Recently, addition of the 5-HT2A/dopamine D2 receptor antagonist risperidone at low doses to ongoing SSRI treatment has been shown in an open-label study to enhance therapeutic responses in patients with major depression (Ostroff and Nelson, 1999). Patients with treatment-refractory OCD have been shown to benefit from a similar strategy in a double-blind placebo-controlled study (McDougle et al, 2000)). It is not known whether monotherapy with low-dose risperidone might also possess therapeutic effects in these disorders. Like the SSRIs, risperidone has demonstrated some efficacy as a monotherapy in the treatment of PDDs (McDougle et al, 1998; Research Units on Pediatric Psychopharmacology Autism Network, 2002).

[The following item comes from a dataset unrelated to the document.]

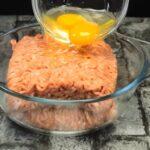 chiftelute cu mozzarella oua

The only receptor subtype that risperidone is likely or known to saturate at these lower doses (0.5–1 mg/day) is the 5-HT2A receptor (Schotte et al, 1996; Nyberg et al, 1999; Talvik-Lofti et al, 2000). Such findings suggest the hypothesis discussed in detail below, that activation of 5-HT2A receptors secondary to the blockade of 5-HT transporters by SSRIs functionally opposes the therapeutic effects that are achieved by the activation of non-5-HT2A receptors. This review will discuss preclinical evidence for opposing effects of 5-HT2A and non-5-HT2A receptors that may contribute to a synergistic clinical action between blockade of 5-HT2A receptors and activation of non-5-HT2A receptors. Then, evidence for the clinical efficacy of 5-HT2A antagonists, both in monotherapy and in combination therapy with SSRIs, will be examined.

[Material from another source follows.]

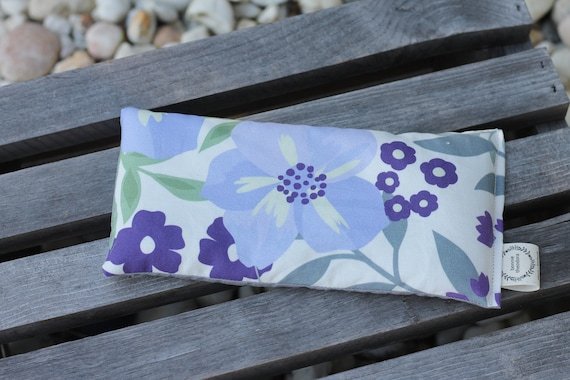 Organic Weighted Eye Mask / Purple Floral  / Glass Beads / Sleep Mask / Yoga Pillow / Eye Pillow / Headache Relief / Gift for her or him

At a cellular level, activation of 5-HT2A and 5-HT1A receptors exerts depolarizing and hyperpolarizing effects, respectively, on cortical pyramidal cells (Araneda and Andrade, 1991; Tanaka and North, 1993; Ashby et al, 1994; Aghajanian and Marek, 1997). These interactions have been observed both under in vitro conditions and during in vivo recordings from the rodent medial prefrontal cortex. Similar interactions have also been observed at a behavioral level. For example, stimulation of 5-HT1A receptors suppresses head shakes in rats induced by hallucinogenic drugs, which activate 5-HT2A receptors (Arnt and Hyttel, 1989; Schreiber et al, 1995). Previous studies have demonstrated that systemic administration of 5-HT1A agonists can block head shakes induced by direct infusion of the hallucinogen 1-(2,5-dimethoxy-4-iodophenyl)-2-aminopropane (DOI) into the medial prefrontal cortex (Granhoff et al, 1992; Willins and Meltzer, 1997).

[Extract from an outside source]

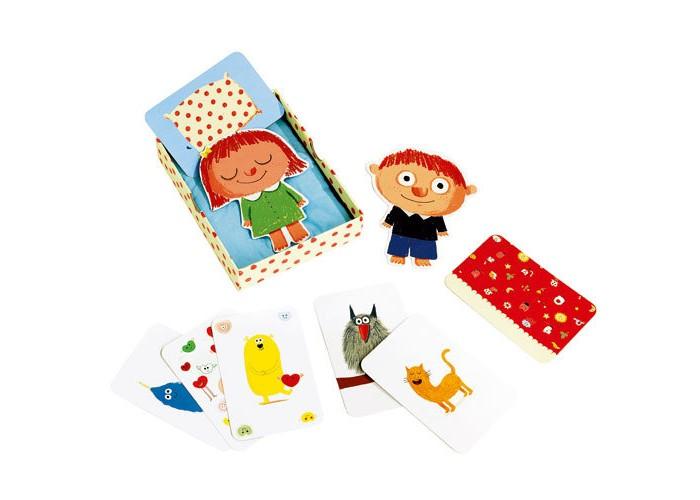Игры для малышей Djeco Детская настольная карточная игра Додо игры для малышей djeco детская настольная карточная игра мини семья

Evidence for opposing effects of activation of 5-HT2A and 5-HT1A receptors has also been obtained from a behavioral screen for antidepressant drugs, rats performing on a differential reinforcement of low rate 72-s (DRL 72-s) schedule (Marek et al, 1989a,1989b; Marek and Seiden, 1994; Jolly et al, 1999). This behavioral screen measures a cardinal feature of prefrontal cortical ‘executive function,’ that is, withholding inappropriate responses (Fuster, 1997). At an operational level, water-deprived animals in this paradigm must wait at least 72 s following the previous response in order to receive a reinforcer (water) for making a response. The efficacy of 5-HT antagonists in exerting an antidepressant-like response on this screen (increased reinforcement rate, decreased response rate, and a cohesive rightward shift in the inter-response time (IRT) histogram) is related to the selectivity of the antagonists for 5-HT2A relative to 5-HT1A receptors (Marek et al, 1989a; Marek and Seiden, 1994).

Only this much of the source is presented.